_Task brief_: Please copy the passage of the Farragut reunion article between "By The Spokesman-Review" and "the annual reunion there.", inclusive, substituting "base museum" for "Brig Museum".

_Text for analysis_:
+ + + + + + +

September 9, 2007 in Idaho

Sailors reunite at Farragut

By The Spokesman-Review
 
Photos by JESSE TINSLEY photo

Clyde Stone, of Bonners Ferry, stands in the Brig Museum at Farragut State Park on Saturday. He wore his old uniform to the annual reunion there.
(Full-size photo)

FARRAGUT STATE PARK, Idaho – Gerald Ives was 17 when he arrived at Farragut Naval Training Station.

The Army had drafted him, but Ives – a Spokane kid who struggled at school – didn’t want to spend World War II in a damp foxhole. Instead, he enlisted in the Navy.

After eight weeks of boot camp, Ives was a sailor, en route to the battles of the Pacific.

A total of 293,000 sailors were trained at Farragut between 1942 and 1946. The Navy built the inland base for security. Hidden away in the Idaho Panhandle, it was both safe from the Japanese and so remote that even the most homesick of recruits had trouble going AWOL. Most recruits, like Ives, were just 17.

+ + + + + + +

_Provided material_:

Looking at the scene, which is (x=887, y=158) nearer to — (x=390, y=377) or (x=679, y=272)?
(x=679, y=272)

+ + + + + + +

_Problem solution_:
By The Spokesman-Review
 
Photos by JESSE TINSLEY photo

Clyde Stone, of Bonners Ferry, stands in the base museum at Farragut State Park on Saturday. He wore his old uniform to the annual reunion there.